Search code examples
javaregexregex-lookarounds

Regex in Java - Extract String between certain symbols


I know that this type of question has been asked several times (For example here or here), but it appears that my problem is different since I can't find a solution.

Suppose I'm given this String:

key=false hotel = trivago foo cool='tr ue' feels="good"

(Be wary that each whitespace is put there on purpose)

I'm meant to extract each pair of values, so e.g. key=false is one of them. However, if a word has no "=" after some optional whitespaces, I'm meant to return word = null. Otherwise, this is the relevant part, if the word is between either the symbols ' or ", I should save whatever is between those symbols. An example to explain what I mean: The above example is meant to return this map:

{key=false, hotel=trivago, foo=null, cool=tr ue, feels=good}

I've tried all sorts of patterns for my problem above. The closest I feel like I've got in terms of what I want is this: ([a-zA-Z0-9]+)\s*[= ]+(?![^\"']*[\"'])

The idea is: Look for a word with numbers in it ([a-zA-Z0-9]+), followed by an optional amount of whitespaces. Then look for a "=". This part isn't the real issue (I think at least...) The issue is my desired group(2): To consider examples like "stuff" or 'wo wsers', I looked up the links above and considered using a negative lookahead.

And I think that is exactly what I need: group(2) should contain whatever follows after the = symbol. If there is a ", add whatever is in the String until we reach the next "; same deal for '. However, if there is none of the mentioned symbols, stop at the next whitespace.

I've been trying for hours but I don't know any further. Can anyone help me? If you have any more questions, feel free to ask!

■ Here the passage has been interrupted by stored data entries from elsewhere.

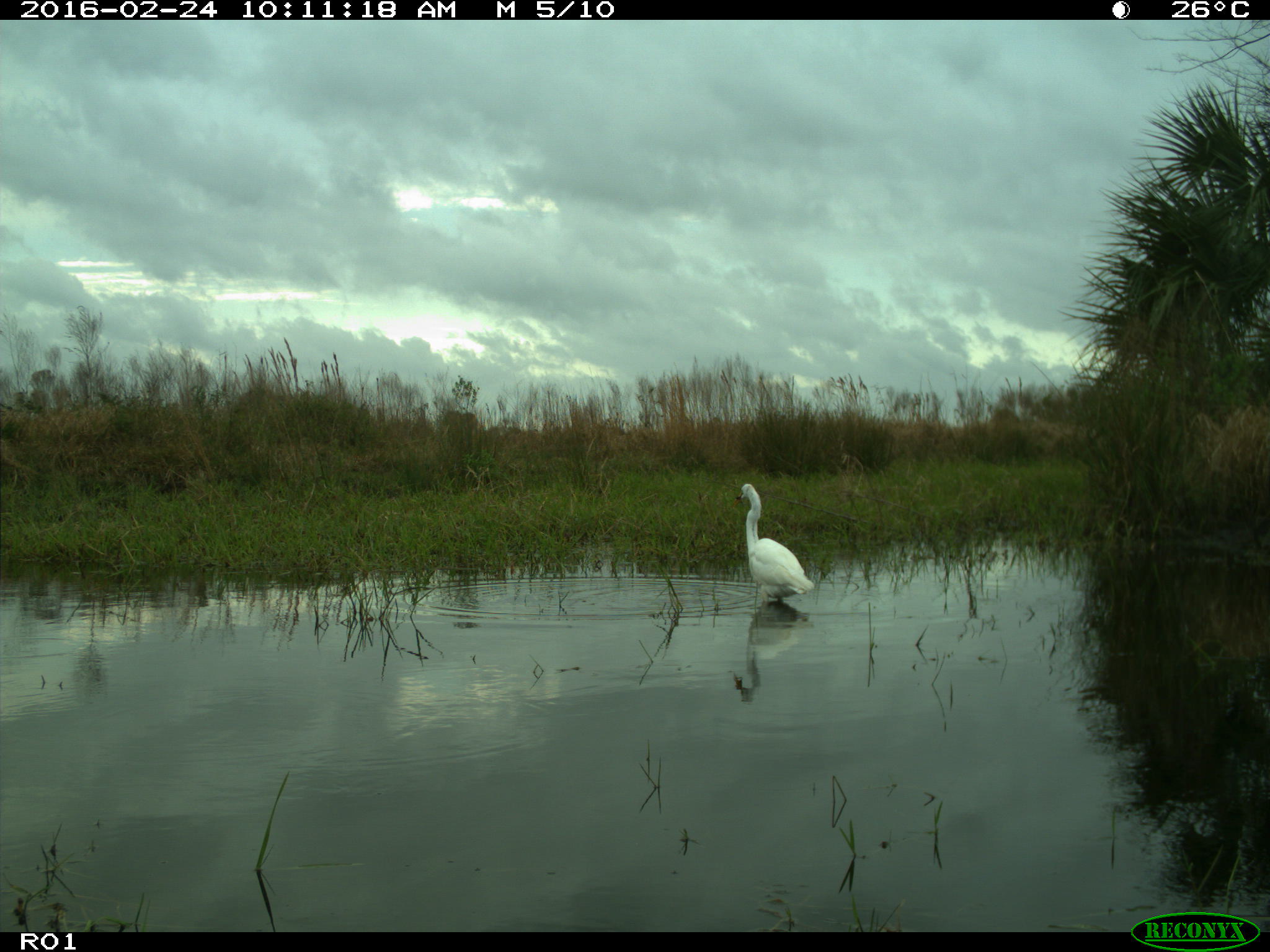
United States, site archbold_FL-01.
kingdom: Animalia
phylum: Chordata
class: Aves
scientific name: Aves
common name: birds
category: unidentified bird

Edit: Since I was asked to provide a few more examples, here goes:

example with a lot of words. Makes=sense.

Should return

{example=null, with=null, a=null, lot=null, of=null, words.=null, Makes=sense.}

Another example:

Did=you know that=I like=           "cod ing"?

Should return

{Did=you, know=null, that=I, like=cod ing?}

Solution

  • We could use the following regex match all approach:

    String input = "key=false hotel    =       trivago foo       cool='tr  ue' feels=\"good\"";
    Map<String, String> map = new HashMap<>();
    String regex = "(\\S+)\\s*=\\s*(?:'(.*?)'|\"(.*?)\"|(\\S+))";
    Pattern r = Pattern.compile(regex);
    Matcher m = r.matcher(input);
    while (m.find()) {
        String value = m.group(2);
        if (value == null) {
            value = m.group(3) == null ? m.group(4) : m.group(3);
        }
        map.put(m.group(1), value);
    }
    
    System.out.println(map);
    
    // {feels=good, cool=tr  ue, hotel=trivago, key=false}
    

    The regex pattern used here eagerly tries to find a value in single or double quotes. That failing, it defines a value as any continuous group of non whitespace characters (\S+).